» **Given instruction**:
Pull out every line of the entries below that contains the word "chair", matching case exactly.

[Stored entries]
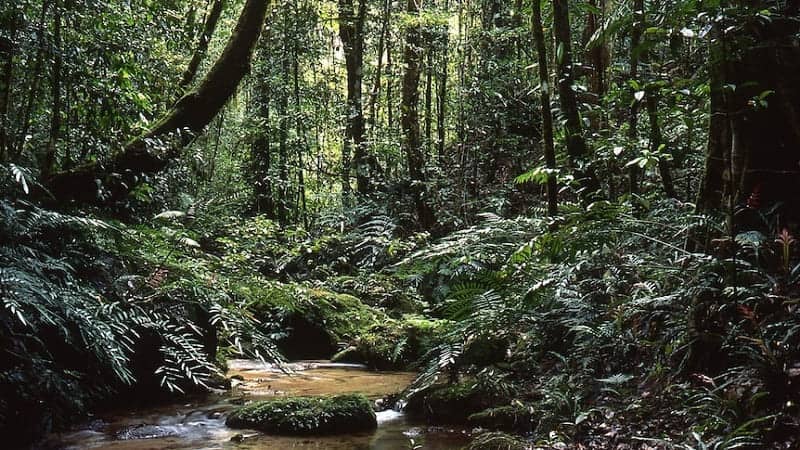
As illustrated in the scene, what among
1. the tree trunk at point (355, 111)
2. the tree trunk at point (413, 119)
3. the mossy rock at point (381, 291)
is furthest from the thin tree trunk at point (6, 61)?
the tree trunk at point (355, 111)

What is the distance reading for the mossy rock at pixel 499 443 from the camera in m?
3.76

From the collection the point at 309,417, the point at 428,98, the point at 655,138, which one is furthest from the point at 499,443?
the point at 428,98

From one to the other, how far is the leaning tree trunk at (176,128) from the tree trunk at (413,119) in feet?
18.5

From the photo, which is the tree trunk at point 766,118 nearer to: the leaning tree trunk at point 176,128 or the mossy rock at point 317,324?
the leaning tree trunk at point 176,128

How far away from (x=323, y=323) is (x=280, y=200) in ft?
19.5

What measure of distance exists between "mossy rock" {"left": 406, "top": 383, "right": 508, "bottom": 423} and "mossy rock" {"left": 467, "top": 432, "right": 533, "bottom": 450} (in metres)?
0.86

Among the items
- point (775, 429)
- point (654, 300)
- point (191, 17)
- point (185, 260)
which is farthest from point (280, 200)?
point (775, 429)

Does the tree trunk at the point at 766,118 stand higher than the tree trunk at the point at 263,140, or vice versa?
the tree trunk at the point at 263,140

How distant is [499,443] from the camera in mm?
3867

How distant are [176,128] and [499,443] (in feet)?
14.7

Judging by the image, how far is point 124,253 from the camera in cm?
472

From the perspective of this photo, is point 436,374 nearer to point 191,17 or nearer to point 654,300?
point 654,300

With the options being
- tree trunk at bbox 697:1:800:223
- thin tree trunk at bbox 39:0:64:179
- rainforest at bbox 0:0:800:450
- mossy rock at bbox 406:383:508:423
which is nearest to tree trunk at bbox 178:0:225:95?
rainforest at bbox 0:0:800:450

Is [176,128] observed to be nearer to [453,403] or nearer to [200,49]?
[200,49]
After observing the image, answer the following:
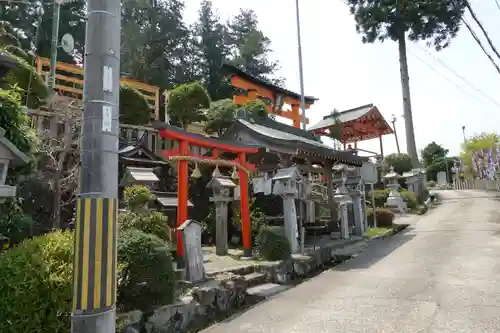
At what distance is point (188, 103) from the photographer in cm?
1911

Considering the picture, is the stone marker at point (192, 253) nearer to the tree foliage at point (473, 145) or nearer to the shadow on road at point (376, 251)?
the shadow on road at point (376, 251)

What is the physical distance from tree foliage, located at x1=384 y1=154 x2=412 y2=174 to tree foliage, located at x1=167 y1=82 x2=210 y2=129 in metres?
20.1

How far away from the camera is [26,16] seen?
2677 centimetres

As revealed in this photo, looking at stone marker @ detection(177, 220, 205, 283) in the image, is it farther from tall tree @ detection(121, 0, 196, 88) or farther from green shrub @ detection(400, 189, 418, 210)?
tall tree @ detection(121, 0, 196, 88)

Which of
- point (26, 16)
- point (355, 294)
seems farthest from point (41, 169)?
point (26, 16)

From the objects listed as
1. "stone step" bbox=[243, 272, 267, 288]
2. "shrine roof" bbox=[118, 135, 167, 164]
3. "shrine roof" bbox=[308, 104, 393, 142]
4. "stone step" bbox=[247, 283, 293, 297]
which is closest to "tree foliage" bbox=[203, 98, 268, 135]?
"shrine roof" bbox=[118, 135, 167, 164]

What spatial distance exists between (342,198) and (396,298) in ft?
28.6

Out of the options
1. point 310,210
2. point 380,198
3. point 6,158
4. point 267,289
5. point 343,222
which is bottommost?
point 267,289

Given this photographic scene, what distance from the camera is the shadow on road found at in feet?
31.2

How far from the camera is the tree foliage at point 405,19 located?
2831cm


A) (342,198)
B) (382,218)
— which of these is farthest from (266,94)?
(342,198)

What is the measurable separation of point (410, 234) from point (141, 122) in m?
14.0

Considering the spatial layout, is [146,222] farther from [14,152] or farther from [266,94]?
[266,94]

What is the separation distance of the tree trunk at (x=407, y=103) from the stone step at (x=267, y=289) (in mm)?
27417
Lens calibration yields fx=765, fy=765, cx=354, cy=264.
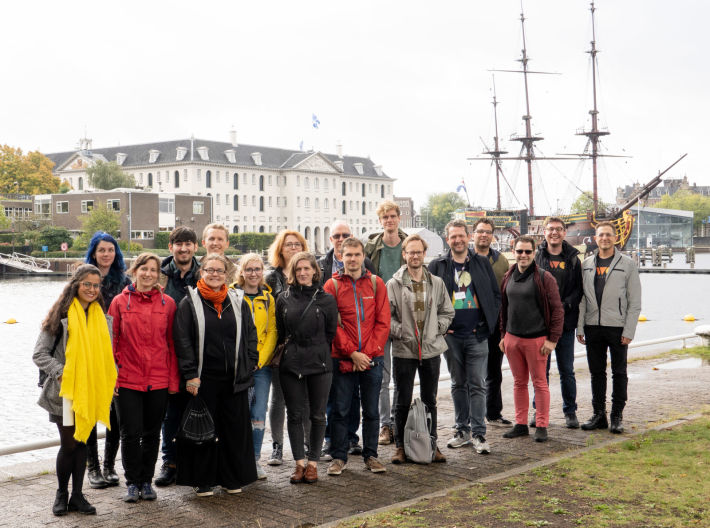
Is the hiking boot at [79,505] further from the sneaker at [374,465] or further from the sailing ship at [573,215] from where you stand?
the sailing ship at [573,215]

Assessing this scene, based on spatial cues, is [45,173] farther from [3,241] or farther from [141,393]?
[141,393]

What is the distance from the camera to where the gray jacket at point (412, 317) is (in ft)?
22.3

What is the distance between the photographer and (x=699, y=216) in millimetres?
136625

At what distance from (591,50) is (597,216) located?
51.9 ft

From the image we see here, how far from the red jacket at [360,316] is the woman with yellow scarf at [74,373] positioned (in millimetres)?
1930

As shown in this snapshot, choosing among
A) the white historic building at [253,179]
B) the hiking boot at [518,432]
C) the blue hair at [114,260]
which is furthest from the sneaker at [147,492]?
the white historic building at [253,179]

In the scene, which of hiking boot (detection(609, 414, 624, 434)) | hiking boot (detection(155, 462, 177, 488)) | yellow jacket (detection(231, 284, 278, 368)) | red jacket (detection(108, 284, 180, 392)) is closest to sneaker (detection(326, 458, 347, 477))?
yellow jacket (detection(231, 284, 278, 368))

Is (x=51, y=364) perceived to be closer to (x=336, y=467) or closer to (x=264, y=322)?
(x=264, y=322)

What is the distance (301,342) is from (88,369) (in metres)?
1.66

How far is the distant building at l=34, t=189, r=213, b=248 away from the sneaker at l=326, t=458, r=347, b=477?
7569cm

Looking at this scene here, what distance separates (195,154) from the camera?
347ft

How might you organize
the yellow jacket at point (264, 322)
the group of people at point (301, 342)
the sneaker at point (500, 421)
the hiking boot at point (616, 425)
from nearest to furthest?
the group of people at point (301, 342), the yellow jacket at point (264, 322), the hiking boot at point (616, 425), the sneaker at point (500, 421)

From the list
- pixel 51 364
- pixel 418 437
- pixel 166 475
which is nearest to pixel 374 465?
pixel 418 437

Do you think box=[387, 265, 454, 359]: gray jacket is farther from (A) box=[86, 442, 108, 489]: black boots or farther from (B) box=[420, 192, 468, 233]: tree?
(B) box=[420, 192, 468, 233]: tree
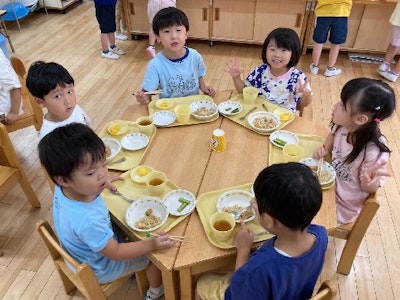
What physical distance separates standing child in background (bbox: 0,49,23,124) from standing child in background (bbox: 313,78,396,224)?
79.0 inches

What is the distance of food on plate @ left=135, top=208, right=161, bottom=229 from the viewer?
134cm

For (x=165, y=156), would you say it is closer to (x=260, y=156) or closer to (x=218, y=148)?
(x=218, y=148)

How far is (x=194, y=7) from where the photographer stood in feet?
13.9

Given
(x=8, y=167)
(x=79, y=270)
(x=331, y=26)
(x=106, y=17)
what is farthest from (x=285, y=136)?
(x=106, y=17)

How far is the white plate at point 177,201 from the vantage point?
138 centimetres

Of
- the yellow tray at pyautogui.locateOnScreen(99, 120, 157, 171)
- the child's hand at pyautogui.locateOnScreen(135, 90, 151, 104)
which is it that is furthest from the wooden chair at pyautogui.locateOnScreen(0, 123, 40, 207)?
the child's hand at pyautogui.locateOnScreen(135, 90, 151, 104)

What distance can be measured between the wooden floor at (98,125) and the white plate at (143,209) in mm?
759

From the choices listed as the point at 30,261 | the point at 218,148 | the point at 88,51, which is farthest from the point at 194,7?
the point at 30,261

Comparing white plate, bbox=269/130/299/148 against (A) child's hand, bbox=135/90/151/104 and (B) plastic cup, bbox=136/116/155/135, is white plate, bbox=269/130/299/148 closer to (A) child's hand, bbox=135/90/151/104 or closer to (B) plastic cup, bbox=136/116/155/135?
(B) plastic cup, bbox=136/116/155/135

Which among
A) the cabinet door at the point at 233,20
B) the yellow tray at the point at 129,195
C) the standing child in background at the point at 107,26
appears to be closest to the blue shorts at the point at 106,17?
the standing child in background at the point at 107,26

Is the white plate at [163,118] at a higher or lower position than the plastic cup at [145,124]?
lower

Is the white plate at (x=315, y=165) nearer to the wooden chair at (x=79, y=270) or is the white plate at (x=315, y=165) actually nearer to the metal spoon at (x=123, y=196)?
the metal spoon at (x=123, y=196)

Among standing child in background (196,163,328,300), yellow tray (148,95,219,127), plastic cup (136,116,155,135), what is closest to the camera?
standing child in background (196,163,328,300)

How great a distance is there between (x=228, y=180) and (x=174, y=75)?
1050mm
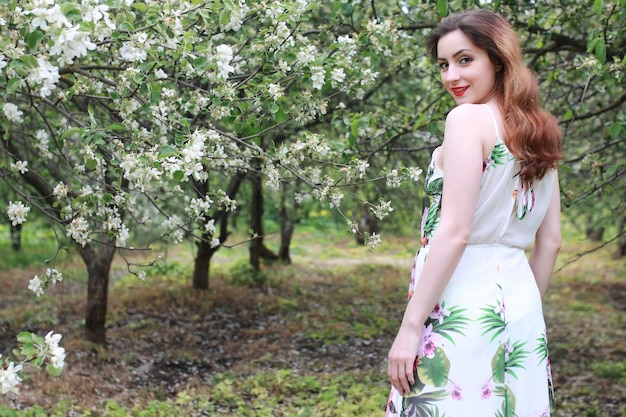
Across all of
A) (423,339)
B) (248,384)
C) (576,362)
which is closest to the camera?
(423,339)

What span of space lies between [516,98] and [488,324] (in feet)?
2.32

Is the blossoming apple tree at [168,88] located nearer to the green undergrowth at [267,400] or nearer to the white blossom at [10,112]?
the white blossom at [10,112]

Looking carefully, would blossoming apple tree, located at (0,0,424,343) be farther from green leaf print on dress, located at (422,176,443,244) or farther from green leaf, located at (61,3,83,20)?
green leaf print on dress, located at (422,176,443,244)

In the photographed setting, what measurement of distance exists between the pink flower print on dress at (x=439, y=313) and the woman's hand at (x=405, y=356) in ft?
0.28

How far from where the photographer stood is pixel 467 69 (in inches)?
80.4

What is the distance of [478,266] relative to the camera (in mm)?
1970

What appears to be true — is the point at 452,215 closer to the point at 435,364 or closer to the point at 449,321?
the point at 449,321

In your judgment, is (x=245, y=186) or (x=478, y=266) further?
(x=245, y=186)

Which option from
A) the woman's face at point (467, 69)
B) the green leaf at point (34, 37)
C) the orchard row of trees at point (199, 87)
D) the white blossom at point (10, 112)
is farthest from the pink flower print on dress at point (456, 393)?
the white blossom at point (10, 112)

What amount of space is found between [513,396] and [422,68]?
13.2 ft

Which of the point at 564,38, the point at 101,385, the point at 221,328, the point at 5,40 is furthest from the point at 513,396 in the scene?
the point at 221,328

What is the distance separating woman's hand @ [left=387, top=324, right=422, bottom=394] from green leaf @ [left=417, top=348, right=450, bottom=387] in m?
0.03

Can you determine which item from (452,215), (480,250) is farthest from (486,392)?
(452,215)

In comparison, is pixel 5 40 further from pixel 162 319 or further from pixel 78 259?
pixel 78 259
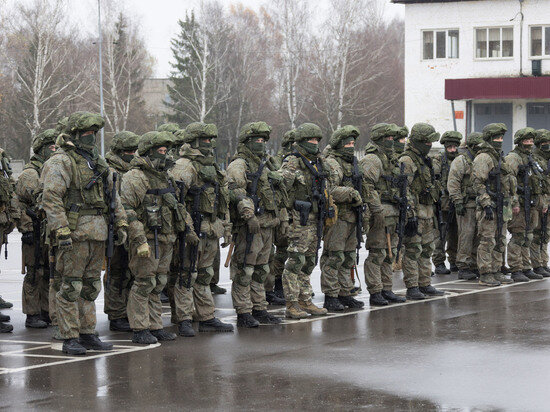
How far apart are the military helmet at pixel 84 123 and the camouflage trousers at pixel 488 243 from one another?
7028 mm

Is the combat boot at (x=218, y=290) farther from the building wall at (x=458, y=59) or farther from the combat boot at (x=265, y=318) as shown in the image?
the building wall at (x=458, y=59)

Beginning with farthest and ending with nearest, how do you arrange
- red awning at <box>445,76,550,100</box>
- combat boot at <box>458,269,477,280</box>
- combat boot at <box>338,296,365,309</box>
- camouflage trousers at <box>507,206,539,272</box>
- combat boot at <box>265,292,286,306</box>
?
red awning at <box>445,76,550,100</box>
combat boot at <box>458,269,477,280</box>
camouflage trousers at <box>507,206,539,272</box>
combat boot at <box>265,292,286,306</box>
combat boot at <box>338,296,365,309</box>

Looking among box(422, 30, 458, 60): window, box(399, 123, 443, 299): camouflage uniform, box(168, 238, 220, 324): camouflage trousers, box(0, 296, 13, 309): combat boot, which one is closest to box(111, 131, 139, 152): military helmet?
box(168, 238, 220, 324): camouflage trousers

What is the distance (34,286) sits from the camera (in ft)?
38.5

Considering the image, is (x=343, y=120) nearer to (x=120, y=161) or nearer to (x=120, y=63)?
(x=120, y=63)

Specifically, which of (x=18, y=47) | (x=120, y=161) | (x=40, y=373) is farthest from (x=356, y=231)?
(x=18, y=47)

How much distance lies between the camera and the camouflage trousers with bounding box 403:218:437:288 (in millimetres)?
13328

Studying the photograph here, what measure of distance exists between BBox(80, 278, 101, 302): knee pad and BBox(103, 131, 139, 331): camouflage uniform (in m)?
1.21

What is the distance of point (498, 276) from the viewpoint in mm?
15227

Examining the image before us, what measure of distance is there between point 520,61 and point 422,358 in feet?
118

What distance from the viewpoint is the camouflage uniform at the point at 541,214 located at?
52.2ft

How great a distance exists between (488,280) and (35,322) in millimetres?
6835

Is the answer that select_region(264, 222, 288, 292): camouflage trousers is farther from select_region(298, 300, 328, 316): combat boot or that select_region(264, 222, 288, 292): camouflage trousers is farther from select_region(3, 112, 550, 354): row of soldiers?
select_region(298, 300, 328, 316): combat boot

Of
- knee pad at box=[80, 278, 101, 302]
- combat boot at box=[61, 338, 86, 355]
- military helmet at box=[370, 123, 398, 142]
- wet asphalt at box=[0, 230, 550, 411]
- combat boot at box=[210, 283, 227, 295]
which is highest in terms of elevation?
military helmet at box=[370, 123, 398, 142]
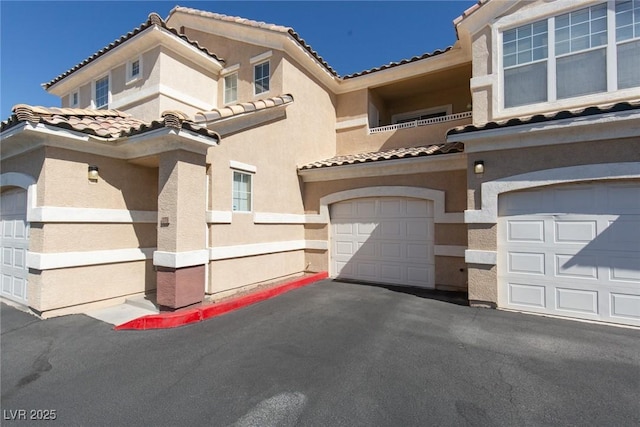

» **Task response**:
which is it that is furthest from the wooden chair at pyautogui.locateOnScreen(0, 123, 40, 207)?
Is the white plate at (x=315, y=165) nearer to the wooden chair at (x=79, y=270) or is the white plate at (x=315, y=165) actually nearer to the metal spoon at (x=123, y=196)?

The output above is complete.